Local officials are already leading the way toward addressing the impacts of climate change, but they cannot build resiliency alone. They need federal support—specifically when it comes to accounting for climate change in investments and planning and reducing emissions over the long-term.

Accounting for Climate Change in Federal Investments and Planning

Climate change’s implications on critical infrastructure like roads, bridges, and water treatment plants reach across all sectors and economies. Federal policies, like the National Flood Insurance Program, are not designed to account for increasing climate risks like sea-level rise.

The federal government, then, needs a way to account for the future risks of climate change in its current planning, building and investment programs— like some states and cities have already done. Delaware and Maryland now require that state-funded construction projects accommodate future sea-level rise, and cities like Houston, Texas have are creating solar-powered community-support stations for post-disaster assistance that operate off the electric grid. Incorporating climate change into planning decisions can build more resilient communities, which, according to the Task Force, can result in a more resilient economy nationally.

“Community investments in resilience pay off in protecting human life, minimizing loss and lowering recovery costs,” said Karen Weitkunat, mayor of Fort Collins, CO. “Federal agencies should incentivize local policy implementation and investments in hazard-prone areas to protect life and property.”

Capitalize on Opportunities that Build Community Resilience and Reduce Emissions

Adaptation, of course, is not enough—the Task Force recognized the need to reduce emissions over the long-term to avoid the worst of climate impacts in the future.

This can be addressed by improving the way emissions are incorporated into public and private investments, policies and practices.
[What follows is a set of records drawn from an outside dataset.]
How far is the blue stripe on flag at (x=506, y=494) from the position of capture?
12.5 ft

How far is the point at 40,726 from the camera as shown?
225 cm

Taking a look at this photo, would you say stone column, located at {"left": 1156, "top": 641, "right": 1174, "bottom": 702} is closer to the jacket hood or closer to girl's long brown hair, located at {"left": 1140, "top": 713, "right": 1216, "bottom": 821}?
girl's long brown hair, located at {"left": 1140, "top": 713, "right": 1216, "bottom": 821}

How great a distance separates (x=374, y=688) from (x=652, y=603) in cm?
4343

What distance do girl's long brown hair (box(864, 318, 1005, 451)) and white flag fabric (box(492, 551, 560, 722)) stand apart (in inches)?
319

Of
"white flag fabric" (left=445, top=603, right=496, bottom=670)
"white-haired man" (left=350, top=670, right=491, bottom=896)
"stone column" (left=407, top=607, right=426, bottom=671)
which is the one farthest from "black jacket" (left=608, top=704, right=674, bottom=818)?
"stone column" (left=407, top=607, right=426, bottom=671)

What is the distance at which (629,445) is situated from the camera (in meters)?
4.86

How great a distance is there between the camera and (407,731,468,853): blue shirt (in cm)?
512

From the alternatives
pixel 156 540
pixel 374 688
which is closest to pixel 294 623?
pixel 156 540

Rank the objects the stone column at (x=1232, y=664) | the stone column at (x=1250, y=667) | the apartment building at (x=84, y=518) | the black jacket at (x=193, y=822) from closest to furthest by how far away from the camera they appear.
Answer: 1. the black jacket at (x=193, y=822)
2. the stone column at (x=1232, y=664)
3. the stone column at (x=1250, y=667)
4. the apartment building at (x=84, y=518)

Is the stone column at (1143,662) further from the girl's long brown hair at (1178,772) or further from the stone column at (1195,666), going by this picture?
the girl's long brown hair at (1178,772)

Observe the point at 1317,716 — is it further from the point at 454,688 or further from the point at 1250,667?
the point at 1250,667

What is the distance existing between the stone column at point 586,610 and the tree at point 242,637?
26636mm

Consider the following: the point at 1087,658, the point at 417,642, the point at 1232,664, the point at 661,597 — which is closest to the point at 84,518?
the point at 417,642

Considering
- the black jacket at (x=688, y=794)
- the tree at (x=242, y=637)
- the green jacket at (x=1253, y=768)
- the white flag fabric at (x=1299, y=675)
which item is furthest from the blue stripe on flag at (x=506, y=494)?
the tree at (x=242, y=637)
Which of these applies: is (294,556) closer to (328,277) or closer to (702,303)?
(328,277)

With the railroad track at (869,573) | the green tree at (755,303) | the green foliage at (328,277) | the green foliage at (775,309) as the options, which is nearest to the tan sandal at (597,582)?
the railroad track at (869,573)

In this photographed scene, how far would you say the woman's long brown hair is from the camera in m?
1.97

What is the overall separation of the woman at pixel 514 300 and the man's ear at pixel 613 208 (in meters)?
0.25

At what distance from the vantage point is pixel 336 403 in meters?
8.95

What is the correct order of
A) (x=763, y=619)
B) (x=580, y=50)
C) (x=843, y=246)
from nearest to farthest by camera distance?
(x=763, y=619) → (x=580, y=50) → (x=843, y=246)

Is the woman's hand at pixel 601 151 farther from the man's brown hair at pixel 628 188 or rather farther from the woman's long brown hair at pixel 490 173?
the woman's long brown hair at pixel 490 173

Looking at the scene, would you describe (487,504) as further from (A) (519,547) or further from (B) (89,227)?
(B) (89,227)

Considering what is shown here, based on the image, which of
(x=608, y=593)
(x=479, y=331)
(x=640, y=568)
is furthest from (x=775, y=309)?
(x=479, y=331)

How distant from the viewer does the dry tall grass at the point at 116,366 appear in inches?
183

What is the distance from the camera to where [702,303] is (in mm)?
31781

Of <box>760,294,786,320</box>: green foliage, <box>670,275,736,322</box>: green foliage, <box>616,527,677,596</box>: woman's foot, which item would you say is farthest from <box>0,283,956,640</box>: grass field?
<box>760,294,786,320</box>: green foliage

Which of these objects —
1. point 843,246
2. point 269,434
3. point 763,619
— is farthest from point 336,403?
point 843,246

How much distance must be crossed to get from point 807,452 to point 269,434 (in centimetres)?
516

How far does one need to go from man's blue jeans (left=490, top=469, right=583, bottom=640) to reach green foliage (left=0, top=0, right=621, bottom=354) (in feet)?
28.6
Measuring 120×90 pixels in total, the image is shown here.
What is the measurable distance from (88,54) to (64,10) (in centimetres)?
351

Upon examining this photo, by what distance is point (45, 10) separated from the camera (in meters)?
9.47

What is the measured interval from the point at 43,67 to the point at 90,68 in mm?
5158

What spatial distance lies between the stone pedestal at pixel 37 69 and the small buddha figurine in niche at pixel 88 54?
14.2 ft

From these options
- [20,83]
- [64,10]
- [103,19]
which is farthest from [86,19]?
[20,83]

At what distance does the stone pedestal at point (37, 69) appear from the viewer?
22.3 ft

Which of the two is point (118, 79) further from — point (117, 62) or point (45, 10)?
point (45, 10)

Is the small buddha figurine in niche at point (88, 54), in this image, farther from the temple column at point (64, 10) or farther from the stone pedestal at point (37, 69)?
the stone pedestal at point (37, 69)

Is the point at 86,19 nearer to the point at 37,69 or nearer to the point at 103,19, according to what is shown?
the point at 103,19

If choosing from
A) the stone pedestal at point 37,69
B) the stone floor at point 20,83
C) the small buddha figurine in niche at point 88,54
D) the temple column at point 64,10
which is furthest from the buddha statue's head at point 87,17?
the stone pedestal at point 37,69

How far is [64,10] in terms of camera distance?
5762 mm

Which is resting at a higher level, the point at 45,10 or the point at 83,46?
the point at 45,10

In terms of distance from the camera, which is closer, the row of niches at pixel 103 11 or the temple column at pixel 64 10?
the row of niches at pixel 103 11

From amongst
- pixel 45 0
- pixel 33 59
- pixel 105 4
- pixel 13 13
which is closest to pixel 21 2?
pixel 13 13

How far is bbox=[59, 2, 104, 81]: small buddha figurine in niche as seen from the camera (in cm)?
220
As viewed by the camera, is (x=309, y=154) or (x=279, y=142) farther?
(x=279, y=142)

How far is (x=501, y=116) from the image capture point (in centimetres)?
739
The Task Force outlined strategies that have the dual benefit of increasing community resilience while reducing overall emissions—such as increasing energy efficiency in transportation systems, reducing dependency on fossil fuels through more clean and efficient energy systems, and increasing the use of natural infrastructure. The federal government should prioritize these kinds of “win-win” investments to foster both mitigation and adaptation.

Federal Support for Local Resilience: The Missing Piece of the Puzzle

Momentum has been building toward more comprehensively addressing the three pillars of the U.S. Climate Action Plan—reducing domestic emissions, becoming an international leader on climate change, and helping communities deal with climate impacts. Following the June release of the Environmental Protection Agency’s power plant emissions standards and last week’s historic climate action agreement between the United States and China, today’s report helps address that last pillar of dealing with the local impacts of climate change. Now it’s time for the federal government to listen to its local leaders and start building a more resilient nation.